Recently, Redford wrote the original script for Xavier Koller’s rodeo drama “Ring Of Fire”(Destination Films) starring Keifer Sutherland, Darryl Hannah, and Pete Postlewaite. He also wrote the screenplay for “Skinwalkers” – A Tony Hillerman adaptation directed by Chris Eyre for PBS/Mystery!, which aired in the fall of 2002. SPIN marks his debut as a Writer/Director.

“Mann V. Ford” is Redord ‘s cuurent production. The film concerns the Ramapough Indians of New Jersey and their struggle against the toxic legacy of the Mahwah-Ford auto plant.

Redford is also the founder and President of JRI, a non-profit foundation created for the purpose of encouraging a greater awareness about organ donation and transplantation.

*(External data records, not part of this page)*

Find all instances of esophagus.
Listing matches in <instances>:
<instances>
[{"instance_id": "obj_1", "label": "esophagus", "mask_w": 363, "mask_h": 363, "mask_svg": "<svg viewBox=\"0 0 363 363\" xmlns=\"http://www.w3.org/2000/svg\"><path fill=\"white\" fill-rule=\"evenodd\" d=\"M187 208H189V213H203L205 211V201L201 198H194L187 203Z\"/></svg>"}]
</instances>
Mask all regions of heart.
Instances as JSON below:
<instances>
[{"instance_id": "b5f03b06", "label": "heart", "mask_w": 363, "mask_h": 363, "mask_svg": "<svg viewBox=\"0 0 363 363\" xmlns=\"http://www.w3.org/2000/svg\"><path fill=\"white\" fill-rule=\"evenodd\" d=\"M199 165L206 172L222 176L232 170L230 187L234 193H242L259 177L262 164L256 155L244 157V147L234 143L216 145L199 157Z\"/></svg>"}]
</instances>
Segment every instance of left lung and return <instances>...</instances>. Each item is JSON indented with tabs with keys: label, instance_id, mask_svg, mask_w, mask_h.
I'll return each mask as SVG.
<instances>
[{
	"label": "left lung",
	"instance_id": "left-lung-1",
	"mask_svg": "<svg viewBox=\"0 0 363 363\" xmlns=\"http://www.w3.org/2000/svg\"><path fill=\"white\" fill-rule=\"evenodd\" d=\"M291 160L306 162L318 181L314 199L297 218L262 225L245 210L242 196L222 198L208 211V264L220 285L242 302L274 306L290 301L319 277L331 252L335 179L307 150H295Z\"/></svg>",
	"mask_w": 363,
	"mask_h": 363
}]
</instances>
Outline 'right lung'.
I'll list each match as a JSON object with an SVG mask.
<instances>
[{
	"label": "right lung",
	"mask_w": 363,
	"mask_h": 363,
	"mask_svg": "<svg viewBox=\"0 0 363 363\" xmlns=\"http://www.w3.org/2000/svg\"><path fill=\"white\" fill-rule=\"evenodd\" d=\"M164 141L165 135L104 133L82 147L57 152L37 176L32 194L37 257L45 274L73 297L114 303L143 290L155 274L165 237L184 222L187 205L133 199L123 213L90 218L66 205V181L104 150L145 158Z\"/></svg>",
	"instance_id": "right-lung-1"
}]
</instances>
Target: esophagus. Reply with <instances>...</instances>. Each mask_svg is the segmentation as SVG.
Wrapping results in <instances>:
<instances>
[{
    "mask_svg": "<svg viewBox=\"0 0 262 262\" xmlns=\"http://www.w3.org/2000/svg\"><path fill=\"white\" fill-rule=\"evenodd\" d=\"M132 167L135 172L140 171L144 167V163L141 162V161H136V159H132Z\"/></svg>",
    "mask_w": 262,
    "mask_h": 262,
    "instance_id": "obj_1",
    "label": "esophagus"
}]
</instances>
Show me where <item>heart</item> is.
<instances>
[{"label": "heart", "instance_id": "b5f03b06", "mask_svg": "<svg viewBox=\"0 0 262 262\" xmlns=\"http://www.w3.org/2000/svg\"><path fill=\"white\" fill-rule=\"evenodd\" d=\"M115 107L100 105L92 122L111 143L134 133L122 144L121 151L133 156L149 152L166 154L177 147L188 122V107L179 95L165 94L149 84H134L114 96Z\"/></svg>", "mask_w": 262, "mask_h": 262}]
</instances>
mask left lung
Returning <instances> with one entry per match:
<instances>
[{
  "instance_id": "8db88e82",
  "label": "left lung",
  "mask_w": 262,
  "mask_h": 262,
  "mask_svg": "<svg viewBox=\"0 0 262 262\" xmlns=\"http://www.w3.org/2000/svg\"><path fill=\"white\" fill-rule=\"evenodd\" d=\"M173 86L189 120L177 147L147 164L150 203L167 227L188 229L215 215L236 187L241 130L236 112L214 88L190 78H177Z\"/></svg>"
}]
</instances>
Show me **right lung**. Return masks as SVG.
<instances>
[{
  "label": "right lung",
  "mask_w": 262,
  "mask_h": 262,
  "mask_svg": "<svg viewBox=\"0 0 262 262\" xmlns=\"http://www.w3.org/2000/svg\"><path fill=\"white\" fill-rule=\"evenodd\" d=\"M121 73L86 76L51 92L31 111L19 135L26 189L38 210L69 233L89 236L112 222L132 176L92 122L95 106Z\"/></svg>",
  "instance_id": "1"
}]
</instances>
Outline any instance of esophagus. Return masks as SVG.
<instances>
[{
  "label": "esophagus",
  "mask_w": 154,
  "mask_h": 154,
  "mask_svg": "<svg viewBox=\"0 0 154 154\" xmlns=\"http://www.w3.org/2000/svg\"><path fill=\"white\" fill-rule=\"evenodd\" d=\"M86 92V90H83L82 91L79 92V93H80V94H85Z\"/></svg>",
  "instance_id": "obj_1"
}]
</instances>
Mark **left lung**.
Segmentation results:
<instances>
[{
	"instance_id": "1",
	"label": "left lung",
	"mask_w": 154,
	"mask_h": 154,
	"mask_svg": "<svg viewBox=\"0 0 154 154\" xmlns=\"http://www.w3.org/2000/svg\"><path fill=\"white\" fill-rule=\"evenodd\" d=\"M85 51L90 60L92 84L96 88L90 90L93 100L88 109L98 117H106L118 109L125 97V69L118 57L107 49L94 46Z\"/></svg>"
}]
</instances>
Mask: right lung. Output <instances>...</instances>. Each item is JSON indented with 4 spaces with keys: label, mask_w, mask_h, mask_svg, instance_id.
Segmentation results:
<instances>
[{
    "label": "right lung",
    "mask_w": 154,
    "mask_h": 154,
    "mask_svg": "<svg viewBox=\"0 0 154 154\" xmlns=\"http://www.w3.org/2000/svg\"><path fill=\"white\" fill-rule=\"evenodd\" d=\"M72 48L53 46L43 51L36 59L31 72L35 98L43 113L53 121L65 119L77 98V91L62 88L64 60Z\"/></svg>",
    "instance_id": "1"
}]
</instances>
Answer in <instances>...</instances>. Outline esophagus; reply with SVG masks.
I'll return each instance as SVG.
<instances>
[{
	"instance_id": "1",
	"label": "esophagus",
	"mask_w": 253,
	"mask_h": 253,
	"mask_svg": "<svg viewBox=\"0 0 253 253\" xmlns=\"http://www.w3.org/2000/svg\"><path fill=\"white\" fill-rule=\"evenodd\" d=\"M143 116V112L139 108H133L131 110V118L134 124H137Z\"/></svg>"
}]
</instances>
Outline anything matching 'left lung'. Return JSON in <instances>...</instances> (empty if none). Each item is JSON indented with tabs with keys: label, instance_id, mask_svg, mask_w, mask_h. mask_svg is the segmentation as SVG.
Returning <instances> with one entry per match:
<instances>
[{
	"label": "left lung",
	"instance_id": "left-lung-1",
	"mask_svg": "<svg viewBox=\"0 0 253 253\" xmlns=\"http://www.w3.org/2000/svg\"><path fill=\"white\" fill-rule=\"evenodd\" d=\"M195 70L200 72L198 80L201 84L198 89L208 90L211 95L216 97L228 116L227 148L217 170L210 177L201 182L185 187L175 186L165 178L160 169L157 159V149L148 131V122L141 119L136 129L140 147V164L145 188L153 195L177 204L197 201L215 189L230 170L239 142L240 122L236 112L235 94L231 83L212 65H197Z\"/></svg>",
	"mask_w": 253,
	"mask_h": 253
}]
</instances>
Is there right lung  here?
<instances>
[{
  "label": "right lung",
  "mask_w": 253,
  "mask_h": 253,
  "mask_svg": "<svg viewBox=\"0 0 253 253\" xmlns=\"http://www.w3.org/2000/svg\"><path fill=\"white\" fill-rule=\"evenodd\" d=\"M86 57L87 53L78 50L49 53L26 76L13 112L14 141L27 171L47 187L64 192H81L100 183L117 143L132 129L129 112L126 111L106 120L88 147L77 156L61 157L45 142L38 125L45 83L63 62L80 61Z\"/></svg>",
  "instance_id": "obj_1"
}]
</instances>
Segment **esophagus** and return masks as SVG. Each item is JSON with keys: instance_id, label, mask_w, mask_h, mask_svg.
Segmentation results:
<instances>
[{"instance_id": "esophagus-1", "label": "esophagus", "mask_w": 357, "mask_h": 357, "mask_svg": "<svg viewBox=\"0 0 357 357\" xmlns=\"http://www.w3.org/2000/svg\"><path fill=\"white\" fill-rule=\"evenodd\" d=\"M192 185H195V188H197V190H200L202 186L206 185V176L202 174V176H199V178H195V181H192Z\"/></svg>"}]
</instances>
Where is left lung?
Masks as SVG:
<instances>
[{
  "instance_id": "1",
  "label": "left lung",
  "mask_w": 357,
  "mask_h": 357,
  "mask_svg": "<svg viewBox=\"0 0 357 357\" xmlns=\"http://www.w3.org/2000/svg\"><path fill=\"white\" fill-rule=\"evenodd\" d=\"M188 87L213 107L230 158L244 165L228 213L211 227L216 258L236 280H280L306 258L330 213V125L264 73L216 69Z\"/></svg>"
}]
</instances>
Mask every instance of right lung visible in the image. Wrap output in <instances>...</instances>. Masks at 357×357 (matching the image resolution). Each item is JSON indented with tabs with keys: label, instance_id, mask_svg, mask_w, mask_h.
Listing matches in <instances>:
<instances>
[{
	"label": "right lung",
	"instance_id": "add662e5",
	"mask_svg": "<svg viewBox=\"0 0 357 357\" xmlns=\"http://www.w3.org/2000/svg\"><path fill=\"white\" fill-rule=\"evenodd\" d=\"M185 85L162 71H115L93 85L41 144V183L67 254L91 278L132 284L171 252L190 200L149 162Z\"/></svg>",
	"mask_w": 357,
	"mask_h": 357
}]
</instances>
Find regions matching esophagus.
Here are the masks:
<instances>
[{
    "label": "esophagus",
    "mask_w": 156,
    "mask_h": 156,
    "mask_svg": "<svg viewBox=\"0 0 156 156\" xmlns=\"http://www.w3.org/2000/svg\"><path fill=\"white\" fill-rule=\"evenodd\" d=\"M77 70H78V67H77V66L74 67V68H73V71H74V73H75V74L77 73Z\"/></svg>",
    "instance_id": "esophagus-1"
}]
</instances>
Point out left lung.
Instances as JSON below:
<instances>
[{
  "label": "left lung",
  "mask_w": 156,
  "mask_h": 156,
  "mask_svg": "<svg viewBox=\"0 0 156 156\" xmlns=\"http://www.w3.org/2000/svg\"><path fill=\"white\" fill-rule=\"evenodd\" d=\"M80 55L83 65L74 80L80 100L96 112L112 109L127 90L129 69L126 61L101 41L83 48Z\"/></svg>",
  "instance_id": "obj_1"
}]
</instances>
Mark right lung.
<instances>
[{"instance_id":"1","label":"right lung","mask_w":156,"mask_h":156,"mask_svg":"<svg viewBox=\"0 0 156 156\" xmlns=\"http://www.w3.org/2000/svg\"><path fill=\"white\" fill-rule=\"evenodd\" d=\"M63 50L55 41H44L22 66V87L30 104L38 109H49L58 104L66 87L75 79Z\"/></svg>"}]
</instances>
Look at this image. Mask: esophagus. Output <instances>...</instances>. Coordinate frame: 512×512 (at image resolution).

He lives in Marin County, California with his wife and two children.

Matthew Richard "Matt" Stone

An American animator, screenwriter, film director, voice actor and actor. Along with Trey Parker, he is one of the creators of the critically-acclaimed animated television series, South Park.

Stone was raised in the Denver suburb of Littleton, Colorado. He went to Heritage High School, in Littleton. He holds a degree in mathematics from the University of Colorado at Boulder, and was their first student to hold a double major in film and mathematics.

In 1997, Comedy Central debuted South Park, which he and his college friend Trey Parker created.

Eric Stough

South Park Director of Animation
Eric won an Emmy for his work on South Park, was an actor in Orgazmo (1997), and won awards for his short film Revenge of the Roadkill Rabbit at the 2000 Athens Film Fest. Eric Stough attended the University of Colorado with South Park co-creators Trey Parker and Matt Stone, eventually directing such classic episodes as “Scott Tenorman Must Die” and “Butters’ Very Own Episode” (The character of Leopold “Butters” Stotch on South Park is in fact a lampoon of him.)

“The C.U. film school inspired me to explore and express my ideas using film as a medium.  Its diverse program gave me the opportunity to experiment with live action and animated filmmaking.  It continues to expand so future filmmakers will have the necessary tools to bring their stories to the global audience.”

-Eric Stough,
South Park Director of Animation

John Venzon

A presentation on the invisible art of narrative Hollywood film editing using several examples from movies former C.U. alumni John Venzon has worked on, such as Fight Club, Natural Born Killers, Shark Tale, South Park: Bigger, Longer & Uncut, Flushed Away, and others, to illustrate how editors are mindful of not only pace, storytelling, but also cinematography and the needs of the director.